Janis Meneses Palma (born 4 July 1989) is a Chilean social worker, feminist and independent politician. She served as a member of the Constitutional Convention, representing the 6th District of the Valparaíso Region.

She coordinated the Fundamental Rights Commission and Subcommission No. 3.

== Biography ==
She was born on 4 July 1989 in Quilpué, Valparaíso Region. She is the daughter of Carlos Meneses Meneses and Enriqueta Palma Canelo.

== Professional career ==
She completed her primary education at Escuela Cirujano Videla in Valparaíso and her secondary education at Liceo Eduardo de la Barra, graduating in 2007. In 2008, she entered the Pontifical Catholic University of Valparaíso, where she earned a degree in Social Work.

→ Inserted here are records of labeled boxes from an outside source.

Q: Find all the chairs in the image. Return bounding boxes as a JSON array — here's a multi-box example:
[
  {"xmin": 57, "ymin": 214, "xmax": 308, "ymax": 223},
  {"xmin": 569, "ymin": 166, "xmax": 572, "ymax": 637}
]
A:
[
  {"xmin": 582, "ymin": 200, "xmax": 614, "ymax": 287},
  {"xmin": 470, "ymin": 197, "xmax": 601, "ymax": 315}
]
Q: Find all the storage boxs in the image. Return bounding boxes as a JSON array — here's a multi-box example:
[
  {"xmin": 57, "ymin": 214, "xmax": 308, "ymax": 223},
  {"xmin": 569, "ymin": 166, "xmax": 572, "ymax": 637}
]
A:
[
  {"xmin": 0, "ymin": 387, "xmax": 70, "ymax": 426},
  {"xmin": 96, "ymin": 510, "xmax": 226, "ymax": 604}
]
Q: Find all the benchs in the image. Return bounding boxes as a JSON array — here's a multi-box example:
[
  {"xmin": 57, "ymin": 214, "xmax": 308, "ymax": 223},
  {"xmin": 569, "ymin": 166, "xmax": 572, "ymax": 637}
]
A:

Professionally, she worked as a social educator in the Programa Interviene Breve in 2012. She later served as a social worker at the Servicio Paz y Justicia (SERPAJ) between 2013 and 2014, at the Aldea de Niños Cardenal Raúl Silva Enríquez in 2014, in the Programa de Prevención Focalizada TarinaKuy from 2014 to 2016, and from 2016 onward at Escuela Quebrada Alvarado.

== Political activity ==
Meneses has been active in grassroots political work with women in labor unions and in the Los Pinos Neighborhood Assembly of Quilpué, where she served as a spokesperson.

In the elections held on 15–16 May 2021, she ran as an independent candidate for the Constitutional Convention representing the 6th District of the Valparaíso Region, as part of the Movimientos Independientes list.

She obtained 8,689 votes, corresponding to 2.65% of the valid votes cast.